During her second year at Rutgers University School of Law in Newark, N.J., Natalie Watson ’99 applied to work for a summer at one of New Jersey’s oldest and largest law firms. Katie Gummer ’86, a Bryn Mawr alumna and attorney at the firm, McCarter & English, interviewed her. Watson thought law firm work would simply be a good way to pay off some student loans; during the application process, she was candid.
“Because she was an alum, I was somewhat honest with her about my skepticism about my desire to be at a big law firm long-term,” recalls Watson, who majored in English. “I didn’t think it would fit with my values. I said I wanted to do public interest work.”
Gummer’s reply was transformative, Watson says. Public service shouldn’t be limited to the nonprofit sector, Gummer told Watson. When that happens, people who feel strongly about important issues are then absent from a world where their influence is most needed. “Wherever you go,” Watson remembers Gummer saying, “you have an element of public service to bring to your work.”
A decade later, Watson is now a partner at McCarter and litigates complex business cases. (Gummer, meanwhile, is a judge.) She represents Fortune 500 companies as well as individuals, and her cases range from class actions to wrongful death and sexual harassment claims. That passion for the public interest hasn’t waned: She serves on McCarter’s diversity committee and chairs the board of trustees of the New Jersey Theatre Alliance.
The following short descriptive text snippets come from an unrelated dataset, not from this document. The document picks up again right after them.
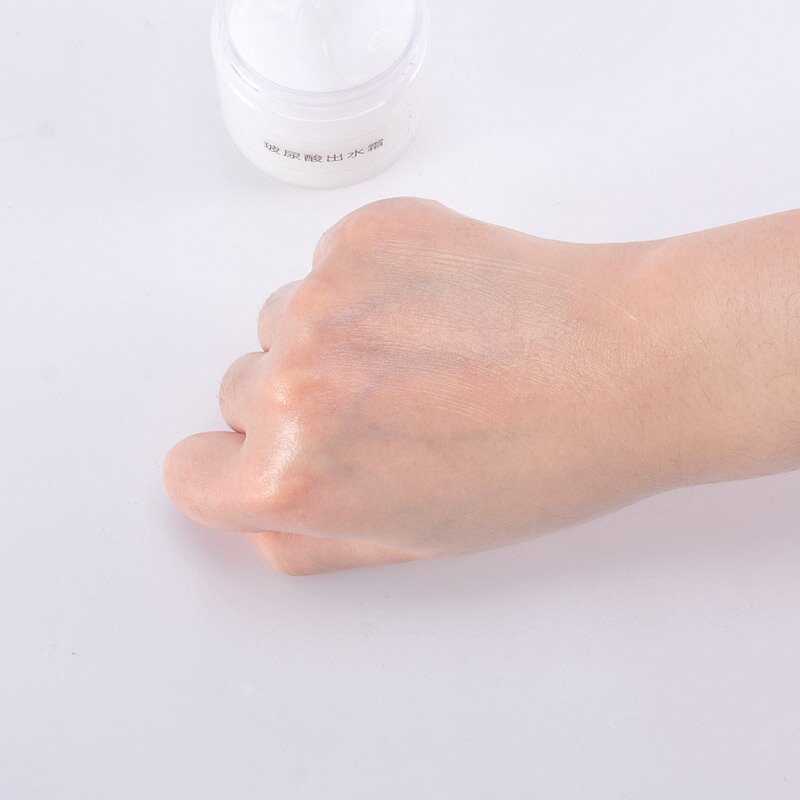 Face Cream Manufacturer - Hyaluronic Acid Water Cream Moisturizing Nourishing Collagen Brightening Skincare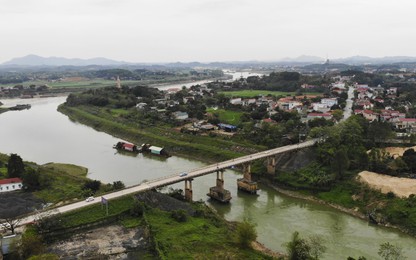 Bộ GTVT đề nghị Phú Thọ đẩy nhanh GPMB xây dựng cầu Đoan Hùng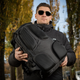 Рюкзак 33л M-TAC Intruder Pack Black 51x32x20 Черный (21907296) - изображение 7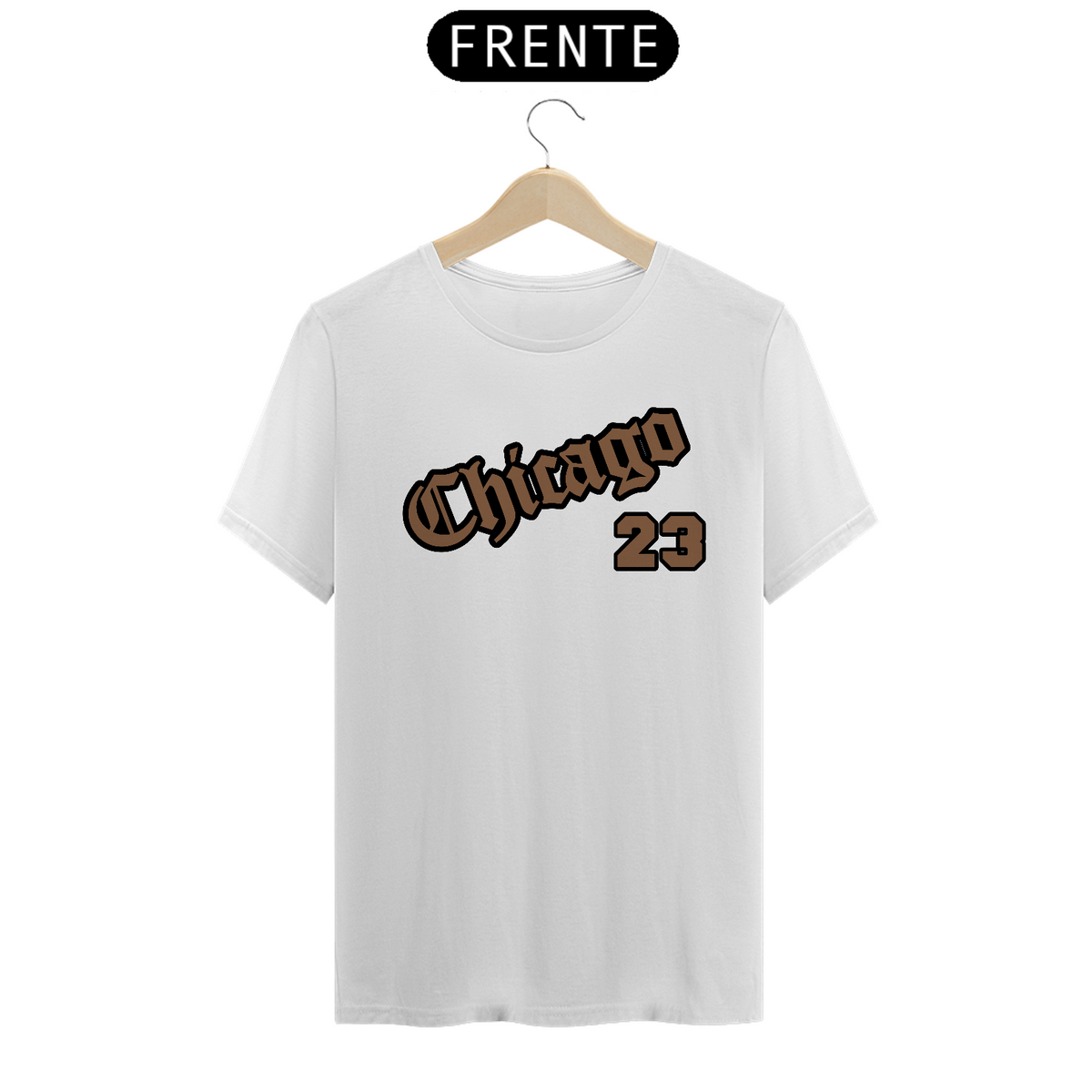 Nome do produto: T-Shirt Chicago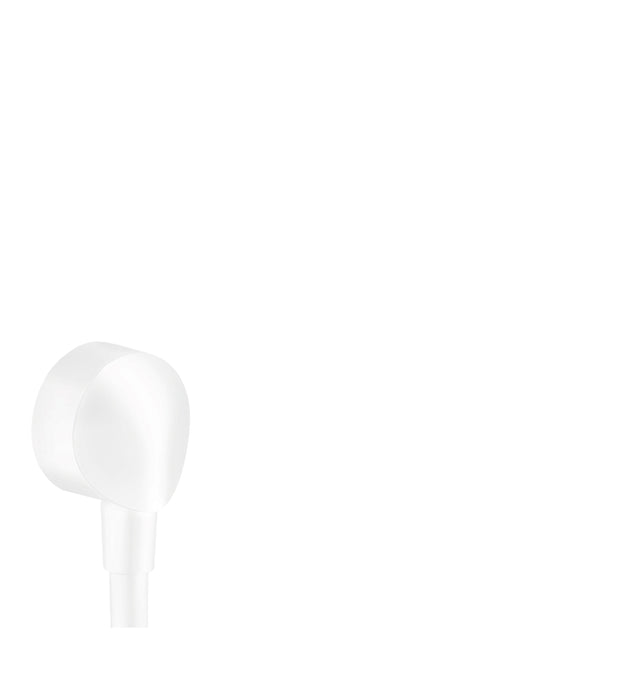 hansgrohe FixFit Wall Outlet with Check Valves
In some ways, Watson says, the law firm climate isn’t so different today from what women lawyers experienced a generation ago. In meetings with attorneys from an opposing side, there’s often a presumption that Watson will be the one to take notes. She frequently has to establish her dominance at depositions. “I’ve always been one of the few women in the room,” she says. “There are definitely impediments that still exist.”